Task objective:
Could you reproduce, from the records below, everything from the line with "A larger L1" down to the line with "The researchers measured how increasing", keeping both of those lines and changing nothing?
======== Records supplied
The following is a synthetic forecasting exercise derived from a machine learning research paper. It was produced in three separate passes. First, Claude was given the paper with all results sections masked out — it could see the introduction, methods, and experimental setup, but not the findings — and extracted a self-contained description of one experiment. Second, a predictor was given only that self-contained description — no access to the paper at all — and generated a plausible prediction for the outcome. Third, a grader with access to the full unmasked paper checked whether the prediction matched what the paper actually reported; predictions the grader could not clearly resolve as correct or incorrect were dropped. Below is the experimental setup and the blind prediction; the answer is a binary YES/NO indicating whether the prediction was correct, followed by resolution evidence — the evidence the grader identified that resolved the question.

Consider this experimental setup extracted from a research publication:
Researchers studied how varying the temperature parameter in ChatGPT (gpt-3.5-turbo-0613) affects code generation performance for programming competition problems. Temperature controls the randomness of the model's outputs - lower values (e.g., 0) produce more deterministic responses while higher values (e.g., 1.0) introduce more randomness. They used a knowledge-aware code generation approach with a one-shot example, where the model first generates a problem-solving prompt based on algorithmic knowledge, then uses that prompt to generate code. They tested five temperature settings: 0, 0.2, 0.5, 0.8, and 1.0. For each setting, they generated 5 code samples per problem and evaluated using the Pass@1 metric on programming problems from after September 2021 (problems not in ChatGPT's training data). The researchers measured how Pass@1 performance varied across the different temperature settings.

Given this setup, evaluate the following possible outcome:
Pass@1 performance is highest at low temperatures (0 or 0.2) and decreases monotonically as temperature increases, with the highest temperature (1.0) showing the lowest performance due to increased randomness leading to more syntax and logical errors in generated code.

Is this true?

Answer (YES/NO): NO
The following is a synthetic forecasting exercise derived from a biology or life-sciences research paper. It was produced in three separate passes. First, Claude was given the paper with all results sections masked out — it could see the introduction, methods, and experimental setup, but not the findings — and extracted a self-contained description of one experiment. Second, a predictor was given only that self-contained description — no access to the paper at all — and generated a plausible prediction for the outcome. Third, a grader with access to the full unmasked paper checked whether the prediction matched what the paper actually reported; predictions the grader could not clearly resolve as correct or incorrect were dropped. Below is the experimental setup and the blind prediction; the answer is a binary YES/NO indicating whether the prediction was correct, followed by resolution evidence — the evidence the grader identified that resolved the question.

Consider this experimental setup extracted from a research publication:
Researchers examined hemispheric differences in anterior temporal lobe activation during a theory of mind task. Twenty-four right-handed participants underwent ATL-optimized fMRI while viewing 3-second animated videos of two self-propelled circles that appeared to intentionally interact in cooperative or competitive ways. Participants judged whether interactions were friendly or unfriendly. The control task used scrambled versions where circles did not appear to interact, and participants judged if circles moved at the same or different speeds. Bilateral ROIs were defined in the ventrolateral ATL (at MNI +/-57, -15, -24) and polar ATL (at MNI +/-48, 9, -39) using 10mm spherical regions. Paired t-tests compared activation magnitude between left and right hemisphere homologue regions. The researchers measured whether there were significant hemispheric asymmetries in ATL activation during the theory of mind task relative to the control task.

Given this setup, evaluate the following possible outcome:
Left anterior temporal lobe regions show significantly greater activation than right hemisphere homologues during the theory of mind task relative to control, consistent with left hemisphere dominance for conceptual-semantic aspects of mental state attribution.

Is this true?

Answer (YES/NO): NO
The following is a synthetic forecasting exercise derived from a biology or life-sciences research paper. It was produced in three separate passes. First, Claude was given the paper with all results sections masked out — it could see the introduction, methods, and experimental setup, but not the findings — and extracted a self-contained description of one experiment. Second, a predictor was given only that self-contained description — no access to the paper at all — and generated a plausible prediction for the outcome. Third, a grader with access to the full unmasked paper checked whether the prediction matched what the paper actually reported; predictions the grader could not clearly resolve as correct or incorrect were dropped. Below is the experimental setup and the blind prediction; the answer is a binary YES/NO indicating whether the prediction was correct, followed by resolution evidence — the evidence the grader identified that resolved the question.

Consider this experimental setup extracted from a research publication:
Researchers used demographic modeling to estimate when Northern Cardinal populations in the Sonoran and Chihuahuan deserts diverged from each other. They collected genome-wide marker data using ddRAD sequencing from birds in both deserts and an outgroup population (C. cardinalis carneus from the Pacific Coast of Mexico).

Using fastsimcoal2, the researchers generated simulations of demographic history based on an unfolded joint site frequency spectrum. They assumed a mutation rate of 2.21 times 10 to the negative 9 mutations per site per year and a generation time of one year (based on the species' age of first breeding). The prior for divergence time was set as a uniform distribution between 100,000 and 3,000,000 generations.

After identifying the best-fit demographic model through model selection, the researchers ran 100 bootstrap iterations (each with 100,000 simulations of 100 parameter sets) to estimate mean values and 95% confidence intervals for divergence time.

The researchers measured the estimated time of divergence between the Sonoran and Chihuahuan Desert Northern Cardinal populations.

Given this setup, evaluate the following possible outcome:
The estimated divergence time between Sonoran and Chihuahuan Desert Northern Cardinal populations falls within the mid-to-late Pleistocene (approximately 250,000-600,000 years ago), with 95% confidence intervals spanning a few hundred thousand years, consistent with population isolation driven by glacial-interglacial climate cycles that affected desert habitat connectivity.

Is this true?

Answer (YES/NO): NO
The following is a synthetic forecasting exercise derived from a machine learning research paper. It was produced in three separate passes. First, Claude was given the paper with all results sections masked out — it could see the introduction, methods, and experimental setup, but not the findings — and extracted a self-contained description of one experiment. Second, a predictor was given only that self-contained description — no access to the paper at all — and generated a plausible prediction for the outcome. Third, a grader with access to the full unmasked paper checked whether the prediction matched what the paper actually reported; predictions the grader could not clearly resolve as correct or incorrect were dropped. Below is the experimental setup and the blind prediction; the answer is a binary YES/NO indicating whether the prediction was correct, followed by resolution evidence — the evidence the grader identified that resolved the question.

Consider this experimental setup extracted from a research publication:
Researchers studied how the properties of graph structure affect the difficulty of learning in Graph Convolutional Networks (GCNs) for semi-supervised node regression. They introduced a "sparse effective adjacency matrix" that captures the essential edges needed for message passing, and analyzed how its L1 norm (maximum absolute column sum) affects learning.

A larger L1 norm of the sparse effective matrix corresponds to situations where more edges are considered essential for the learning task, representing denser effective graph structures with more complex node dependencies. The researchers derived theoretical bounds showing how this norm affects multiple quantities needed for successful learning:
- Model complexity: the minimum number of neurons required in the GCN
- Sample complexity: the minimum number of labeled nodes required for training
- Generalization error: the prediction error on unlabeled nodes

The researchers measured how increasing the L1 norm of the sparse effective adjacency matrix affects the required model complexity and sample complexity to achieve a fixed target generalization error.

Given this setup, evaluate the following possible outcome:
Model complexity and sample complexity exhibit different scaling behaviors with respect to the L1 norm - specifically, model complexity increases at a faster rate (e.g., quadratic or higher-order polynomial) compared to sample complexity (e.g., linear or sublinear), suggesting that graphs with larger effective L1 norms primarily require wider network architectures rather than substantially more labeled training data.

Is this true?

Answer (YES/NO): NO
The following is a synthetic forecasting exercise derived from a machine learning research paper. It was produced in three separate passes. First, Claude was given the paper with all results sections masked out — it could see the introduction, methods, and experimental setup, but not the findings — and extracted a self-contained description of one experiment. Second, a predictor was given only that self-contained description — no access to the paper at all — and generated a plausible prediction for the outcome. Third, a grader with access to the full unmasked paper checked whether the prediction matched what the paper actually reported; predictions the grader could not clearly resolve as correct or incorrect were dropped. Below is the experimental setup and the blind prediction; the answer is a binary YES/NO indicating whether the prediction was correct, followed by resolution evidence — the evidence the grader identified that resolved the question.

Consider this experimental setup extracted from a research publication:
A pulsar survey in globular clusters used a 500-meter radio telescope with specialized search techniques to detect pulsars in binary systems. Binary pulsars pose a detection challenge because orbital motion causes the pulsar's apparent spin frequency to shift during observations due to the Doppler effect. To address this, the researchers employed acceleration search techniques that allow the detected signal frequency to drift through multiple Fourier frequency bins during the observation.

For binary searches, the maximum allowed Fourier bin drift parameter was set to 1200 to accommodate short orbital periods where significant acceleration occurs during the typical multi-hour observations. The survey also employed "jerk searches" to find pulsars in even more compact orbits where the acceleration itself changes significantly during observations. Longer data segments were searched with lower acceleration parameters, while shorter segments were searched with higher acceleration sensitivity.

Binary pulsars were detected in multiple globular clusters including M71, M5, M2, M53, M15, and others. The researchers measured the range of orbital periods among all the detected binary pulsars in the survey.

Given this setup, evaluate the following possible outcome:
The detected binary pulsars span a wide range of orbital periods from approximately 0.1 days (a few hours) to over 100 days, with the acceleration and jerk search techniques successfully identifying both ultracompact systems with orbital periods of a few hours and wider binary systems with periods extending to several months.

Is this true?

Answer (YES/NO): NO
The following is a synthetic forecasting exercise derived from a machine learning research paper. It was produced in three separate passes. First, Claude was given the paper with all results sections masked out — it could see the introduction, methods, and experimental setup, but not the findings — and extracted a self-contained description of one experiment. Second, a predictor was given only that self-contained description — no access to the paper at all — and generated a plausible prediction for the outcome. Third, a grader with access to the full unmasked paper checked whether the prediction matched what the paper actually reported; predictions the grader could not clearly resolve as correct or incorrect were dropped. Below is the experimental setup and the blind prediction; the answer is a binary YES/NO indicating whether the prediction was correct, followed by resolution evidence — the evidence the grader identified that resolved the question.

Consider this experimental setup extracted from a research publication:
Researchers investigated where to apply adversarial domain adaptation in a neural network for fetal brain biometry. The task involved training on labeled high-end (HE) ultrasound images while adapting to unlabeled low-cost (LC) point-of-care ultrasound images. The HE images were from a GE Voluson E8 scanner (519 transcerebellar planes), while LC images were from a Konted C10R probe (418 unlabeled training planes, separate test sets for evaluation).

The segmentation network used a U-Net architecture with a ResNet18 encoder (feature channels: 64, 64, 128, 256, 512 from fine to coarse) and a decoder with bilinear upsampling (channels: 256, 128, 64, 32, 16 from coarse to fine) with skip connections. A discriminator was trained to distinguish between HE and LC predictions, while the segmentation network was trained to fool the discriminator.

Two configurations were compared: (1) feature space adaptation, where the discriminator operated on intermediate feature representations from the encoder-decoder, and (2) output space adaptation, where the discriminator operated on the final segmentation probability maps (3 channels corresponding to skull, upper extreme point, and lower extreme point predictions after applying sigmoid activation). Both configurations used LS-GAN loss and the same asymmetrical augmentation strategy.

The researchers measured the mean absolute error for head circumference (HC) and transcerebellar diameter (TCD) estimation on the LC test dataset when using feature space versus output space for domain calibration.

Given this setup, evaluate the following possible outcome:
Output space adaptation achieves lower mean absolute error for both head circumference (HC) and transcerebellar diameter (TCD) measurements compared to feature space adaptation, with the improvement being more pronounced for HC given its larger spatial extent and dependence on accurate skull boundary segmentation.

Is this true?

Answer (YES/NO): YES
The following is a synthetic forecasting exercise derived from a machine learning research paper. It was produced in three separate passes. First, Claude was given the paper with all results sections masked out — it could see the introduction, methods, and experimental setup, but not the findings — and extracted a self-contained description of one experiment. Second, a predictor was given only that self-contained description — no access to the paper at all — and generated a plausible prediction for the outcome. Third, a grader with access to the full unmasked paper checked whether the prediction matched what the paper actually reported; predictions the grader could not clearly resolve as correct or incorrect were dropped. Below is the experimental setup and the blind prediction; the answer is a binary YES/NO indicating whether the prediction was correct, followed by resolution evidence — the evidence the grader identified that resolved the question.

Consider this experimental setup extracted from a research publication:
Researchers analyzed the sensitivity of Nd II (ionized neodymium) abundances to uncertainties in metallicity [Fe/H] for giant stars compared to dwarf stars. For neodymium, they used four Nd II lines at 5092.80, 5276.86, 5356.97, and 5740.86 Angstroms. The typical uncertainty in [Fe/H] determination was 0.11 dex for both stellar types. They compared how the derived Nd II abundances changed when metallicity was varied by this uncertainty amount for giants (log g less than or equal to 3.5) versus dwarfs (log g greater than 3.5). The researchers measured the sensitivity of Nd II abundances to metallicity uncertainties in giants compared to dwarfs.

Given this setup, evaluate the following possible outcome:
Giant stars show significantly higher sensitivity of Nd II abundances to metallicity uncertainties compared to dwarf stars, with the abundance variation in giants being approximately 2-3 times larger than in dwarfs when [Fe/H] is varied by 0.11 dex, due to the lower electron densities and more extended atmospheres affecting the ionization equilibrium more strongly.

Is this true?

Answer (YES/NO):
================
Answer to the problem:
A larger L1 norm of the sparse effective matrix corresponds to situations where more edges are considered essential for the learning task, representing denser effective graph structures with more complex node dependencies. The researchers derived theoretical bounds showing how this norm affects multiple quantities needed for successful learning:
- Model complexity: the minimum number of neurons required in the GCN
- Sample complexity: the minimum number of labeled nodes required for training
- Generalization error: the prediction error on unlabeled nodes

The researchers measured how increasing the L1 norm of the sparse effective adjacency matrix affects the required model complexity and sample complexity to achieve a fixed target generalization error.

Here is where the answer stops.